More significantly, Lichtenstein said the strikes could energise the political campaign to force Congress to raise the minimum wage. They also bring the subject of inequality and the stagnation of wages to the forefront of the policy agenda, as Occupy did.
Yet Lichtenstein draws a sharp contrast between the low-wage worker campaign and the Occupy movement. The latter offered a wide-ranging revolutionary vision for equality, but the movement famous for its homemade cardboard signs featured little in the way of direct demands. The fast-food union drive, on the other hand, advances concrete objectives.
“The campaign clearly shares the same energy and spirit and even some of the same demographics of the Occupy movement,” said Lichtenstein. “But Occupy was a little too vague about what they wanted. This campaign isn’t vague at all.
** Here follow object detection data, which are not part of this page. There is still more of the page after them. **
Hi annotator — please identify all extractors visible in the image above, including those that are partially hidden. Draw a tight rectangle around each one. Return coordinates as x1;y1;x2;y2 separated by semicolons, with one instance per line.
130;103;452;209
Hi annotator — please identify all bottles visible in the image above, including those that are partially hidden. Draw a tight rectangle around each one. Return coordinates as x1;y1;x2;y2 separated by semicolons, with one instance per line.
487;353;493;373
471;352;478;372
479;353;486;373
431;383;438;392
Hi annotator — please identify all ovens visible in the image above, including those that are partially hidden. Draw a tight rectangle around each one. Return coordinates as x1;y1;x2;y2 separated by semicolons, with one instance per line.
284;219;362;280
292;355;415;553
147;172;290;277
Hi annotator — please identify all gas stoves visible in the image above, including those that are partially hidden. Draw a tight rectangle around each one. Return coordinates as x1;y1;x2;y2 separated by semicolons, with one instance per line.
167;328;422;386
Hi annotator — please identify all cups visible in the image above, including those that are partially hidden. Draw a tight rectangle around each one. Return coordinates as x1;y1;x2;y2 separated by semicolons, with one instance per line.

They want 15 bucks an hour and the right to form a union.”
The fast-food campaign, however, lacks the bottom-up structure that allowed Occupy to spread so quickly. Instead of encouraging spontaneity, SEIU and partner groups have heavily scripted and controlled the actions. This leaves few of the decisions to the actual people risking their jobs by walking off shifts and picketing their restaurants.
But the campaign’s top-down structure has not diminished broader public sympathy for the campaign, nor the genuine commitment of people employed in the fast-food industry who are becoming outspoken leaders in the struggle.
LeGrand said: “I’m really proud of this movement. It’s something historical; it’s never been done.”